** TEXTO **
>>>>

A omissão do art. 23, § 2º, da Lei
14.133/2021 quanto à possibilidade da realização de cotação local no caso de
obras e serviços de engenharia não deve obstar, por si só, a prática de
pesquisa local de valores de insumos para definição do preço estimado da
contratação, desde que sua adoção seja devidamente justificada e a vantagem em
relação ao sistema referencial de custos demonstrada pelo orçamentista, nos
termos do art. 8º do Decreto 7.983/2013, cuja aplicação no âmbito da referida
lei está autorizada pela IN Seges-ME 91/2022.

<<<<

** Registros de rotulagem de regiões **
>>>>

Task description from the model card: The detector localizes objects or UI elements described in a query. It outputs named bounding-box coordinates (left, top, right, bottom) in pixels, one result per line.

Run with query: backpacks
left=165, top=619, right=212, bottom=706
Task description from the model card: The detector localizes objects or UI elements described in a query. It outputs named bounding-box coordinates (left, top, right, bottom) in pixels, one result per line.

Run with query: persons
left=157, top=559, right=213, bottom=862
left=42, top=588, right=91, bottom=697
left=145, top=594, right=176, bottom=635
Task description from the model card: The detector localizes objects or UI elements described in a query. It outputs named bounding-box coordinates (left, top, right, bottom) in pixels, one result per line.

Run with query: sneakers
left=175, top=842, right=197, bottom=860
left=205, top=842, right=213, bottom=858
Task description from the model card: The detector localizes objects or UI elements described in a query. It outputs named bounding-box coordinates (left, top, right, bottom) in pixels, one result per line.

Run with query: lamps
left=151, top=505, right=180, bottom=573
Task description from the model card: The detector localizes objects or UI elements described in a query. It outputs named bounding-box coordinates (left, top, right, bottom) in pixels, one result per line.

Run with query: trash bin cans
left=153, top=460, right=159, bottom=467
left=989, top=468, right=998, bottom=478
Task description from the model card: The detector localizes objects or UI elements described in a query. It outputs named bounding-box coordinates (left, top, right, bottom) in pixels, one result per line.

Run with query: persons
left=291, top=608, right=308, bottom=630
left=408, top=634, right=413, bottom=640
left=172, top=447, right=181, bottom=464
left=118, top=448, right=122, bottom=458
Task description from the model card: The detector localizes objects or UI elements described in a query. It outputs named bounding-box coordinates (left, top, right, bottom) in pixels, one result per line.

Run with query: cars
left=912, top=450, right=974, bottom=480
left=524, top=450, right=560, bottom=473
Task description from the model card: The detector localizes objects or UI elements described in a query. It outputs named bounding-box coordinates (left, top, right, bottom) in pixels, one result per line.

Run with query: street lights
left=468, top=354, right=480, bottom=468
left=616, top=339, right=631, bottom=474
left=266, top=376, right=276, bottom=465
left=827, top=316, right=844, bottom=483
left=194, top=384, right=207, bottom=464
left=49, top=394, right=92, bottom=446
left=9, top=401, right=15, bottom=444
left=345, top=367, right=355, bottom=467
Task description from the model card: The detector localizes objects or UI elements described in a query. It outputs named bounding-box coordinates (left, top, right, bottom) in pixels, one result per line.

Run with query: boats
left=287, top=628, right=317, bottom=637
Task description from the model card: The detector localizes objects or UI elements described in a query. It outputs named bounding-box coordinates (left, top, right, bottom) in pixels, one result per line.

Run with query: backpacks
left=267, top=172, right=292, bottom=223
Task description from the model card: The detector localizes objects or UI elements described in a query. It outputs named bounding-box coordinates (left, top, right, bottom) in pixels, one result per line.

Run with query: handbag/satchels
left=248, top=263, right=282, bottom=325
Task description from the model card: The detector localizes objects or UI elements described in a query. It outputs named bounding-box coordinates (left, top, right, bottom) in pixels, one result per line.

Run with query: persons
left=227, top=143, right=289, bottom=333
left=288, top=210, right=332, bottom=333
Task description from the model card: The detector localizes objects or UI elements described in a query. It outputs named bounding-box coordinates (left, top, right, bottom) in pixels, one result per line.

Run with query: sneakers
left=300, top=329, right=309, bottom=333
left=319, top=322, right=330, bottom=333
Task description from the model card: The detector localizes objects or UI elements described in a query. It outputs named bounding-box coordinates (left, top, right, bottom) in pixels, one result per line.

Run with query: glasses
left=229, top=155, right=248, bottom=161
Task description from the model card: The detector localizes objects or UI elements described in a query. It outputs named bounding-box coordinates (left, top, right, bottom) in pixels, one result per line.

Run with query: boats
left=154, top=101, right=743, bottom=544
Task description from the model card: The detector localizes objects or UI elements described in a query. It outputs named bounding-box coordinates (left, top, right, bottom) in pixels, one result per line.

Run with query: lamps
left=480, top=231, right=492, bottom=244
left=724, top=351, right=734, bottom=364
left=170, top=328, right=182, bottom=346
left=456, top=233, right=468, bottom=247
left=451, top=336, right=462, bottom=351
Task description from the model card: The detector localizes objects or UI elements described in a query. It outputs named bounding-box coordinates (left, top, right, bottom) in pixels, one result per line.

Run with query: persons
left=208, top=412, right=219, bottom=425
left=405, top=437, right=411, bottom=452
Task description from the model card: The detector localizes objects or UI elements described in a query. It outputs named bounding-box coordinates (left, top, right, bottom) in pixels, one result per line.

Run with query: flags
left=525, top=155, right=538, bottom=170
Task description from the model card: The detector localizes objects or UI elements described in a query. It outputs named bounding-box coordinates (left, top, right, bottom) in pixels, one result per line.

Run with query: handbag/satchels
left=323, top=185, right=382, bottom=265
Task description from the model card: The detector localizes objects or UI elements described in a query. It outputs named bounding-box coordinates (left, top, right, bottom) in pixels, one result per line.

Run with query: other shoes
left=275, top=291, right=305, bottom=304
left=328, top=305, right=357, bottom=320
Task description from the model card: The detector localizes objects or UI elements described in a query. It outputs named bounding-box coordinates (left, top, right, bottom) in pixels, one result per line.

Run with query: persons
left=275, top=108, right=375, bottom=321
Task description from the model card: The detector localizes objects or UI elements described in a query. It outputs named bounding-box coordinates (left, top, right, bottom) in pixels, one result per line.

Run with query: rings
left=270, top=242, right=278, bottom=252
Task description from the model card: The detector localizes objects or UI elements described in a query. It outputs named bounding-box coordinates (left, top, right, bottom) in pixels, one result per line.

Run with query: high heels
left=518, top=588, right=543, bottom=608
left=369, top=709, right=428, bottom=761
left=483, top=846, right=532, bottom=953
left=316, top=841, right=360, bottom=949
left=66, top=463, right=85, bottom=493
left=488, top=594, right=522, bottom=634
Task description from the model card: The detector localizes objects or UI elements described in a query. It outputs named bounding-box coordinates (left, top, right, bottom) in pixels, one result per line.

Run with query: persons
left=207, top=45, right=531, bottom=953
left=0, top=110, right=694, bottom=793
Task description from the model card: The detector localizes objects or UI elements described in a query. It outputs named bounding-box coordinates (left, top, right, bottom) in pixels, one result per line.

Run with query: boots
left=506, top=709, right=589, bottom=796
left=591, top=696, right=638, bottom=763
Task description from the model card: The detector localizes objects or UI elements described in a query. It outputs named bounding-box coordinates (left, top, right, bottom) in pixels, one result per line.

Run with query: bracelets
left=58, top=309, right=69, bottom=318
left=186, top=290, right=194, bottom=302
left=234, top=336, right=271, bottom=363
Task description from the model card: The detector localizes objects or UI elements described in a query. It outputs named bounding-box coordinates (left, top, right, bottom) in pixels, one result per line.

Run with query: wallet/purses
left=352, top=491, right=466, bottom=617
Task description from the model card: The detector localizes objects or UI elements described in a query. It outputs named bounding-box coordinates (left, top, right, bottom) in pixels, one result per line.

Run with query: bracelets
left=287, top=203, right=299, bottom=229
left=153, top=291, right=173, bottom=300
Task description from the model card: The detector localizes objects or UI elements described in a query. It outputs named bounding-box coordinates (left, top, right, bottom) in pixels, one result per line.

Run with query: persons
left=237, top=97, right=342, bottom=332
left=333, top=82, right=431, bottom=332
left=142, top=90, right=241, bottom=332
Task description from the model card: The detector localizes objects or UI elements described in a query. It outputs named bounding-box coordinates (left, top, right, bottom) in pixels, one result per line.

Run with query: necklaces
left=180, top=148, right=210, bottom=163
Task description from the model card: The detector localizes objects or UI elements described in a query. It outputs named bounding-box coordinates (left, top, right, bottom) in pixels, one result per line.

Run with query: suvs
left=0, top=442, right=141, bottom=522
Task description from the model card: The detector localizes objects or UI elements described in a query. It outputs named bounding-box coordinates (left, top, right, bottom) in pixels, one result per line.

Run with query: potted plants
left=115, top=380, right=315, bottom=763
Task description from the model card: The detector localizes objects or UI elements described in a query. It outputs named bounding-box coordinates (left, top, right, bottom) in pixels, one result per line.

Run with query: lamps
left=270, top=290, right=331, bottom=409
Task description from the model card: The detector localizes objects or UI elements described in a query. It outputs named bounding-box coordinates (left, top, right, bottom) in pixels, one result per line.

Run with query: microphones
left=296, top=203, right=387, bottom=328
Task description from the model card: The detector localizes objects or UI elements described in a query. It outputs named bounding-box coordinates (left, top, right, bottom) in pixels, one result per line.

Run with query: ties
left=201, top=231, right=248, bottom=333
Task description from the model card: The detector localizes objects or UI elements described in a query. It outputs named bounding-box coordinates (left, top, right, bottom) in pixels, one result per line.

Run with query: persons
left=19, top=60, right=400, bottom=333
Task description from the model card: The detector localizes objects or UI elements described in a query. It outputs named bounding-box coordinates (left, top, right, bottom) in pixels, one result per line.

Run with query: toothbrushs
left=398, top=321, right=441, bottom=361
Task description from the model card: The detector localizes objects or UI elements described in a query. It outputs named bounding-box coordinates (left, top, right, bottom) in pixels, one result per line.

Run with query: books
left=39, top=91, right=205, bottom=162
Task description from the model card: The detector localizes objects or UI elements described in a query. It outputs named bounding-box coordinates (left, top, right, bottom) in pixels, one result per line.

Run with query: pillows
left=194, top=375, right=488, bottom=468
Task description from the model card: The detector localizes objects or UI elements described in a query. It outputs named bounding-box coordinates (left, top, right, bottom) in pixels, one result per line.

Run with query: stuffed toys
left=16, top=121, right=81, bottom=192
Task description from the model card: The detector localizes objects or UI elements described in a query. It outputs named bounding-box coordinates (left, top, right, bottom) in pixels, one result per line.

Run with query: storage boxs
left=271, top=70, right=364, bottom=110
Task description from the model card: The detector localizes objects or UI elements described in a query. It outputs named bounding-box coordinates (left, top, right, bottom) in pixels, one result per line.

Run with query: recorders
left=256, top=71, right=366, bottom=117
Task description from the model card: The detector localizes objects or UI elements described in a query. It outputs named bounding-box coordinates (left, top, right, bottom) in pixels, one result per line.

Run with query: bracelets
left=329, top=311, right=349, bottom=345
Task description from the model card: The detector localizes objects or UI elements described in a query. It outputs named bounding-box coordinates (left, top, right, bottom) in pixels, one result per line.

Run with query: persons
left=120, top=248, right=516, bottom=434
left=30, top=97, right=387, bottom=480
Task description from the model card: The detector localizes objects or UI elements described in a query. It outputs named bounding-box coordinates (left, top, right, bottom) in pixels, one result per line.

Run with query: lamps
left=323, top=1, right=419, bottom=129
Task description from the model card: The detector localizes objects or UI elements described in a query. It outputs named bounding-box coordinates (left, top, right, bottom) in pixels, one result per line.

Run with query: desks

<<<<

** INSTRUÇÕES DA TAREFA **
Reproduza fielmente o trecho do texto sobre cotação local de insumos que começa em "A omissão do" e vai até "IN Seges-ME 91/2022.", inclusive.

** SOLUÇÃO DO PROBLEMA **
A omissão do art. 23, § 2º, da Lei
14.133/2021 quanto à possibilidade da realização de cotação local no caso de
obras e serviços de engenharia não deve obstar, por si só, a prática de
pesquisa local de valores de insumos para definição do preço estimado da
contratação, desde que sua adoção seja devidamente justificada e a vantagem em
relação ao sistema referencial de custos demonstrada pelo orçamentista, nos
termos do art. 8º do Decreto 7.983/2013, cuja aplicação no âmbito da referida
lei está autorizada pela IN Seges-ME 91/2022.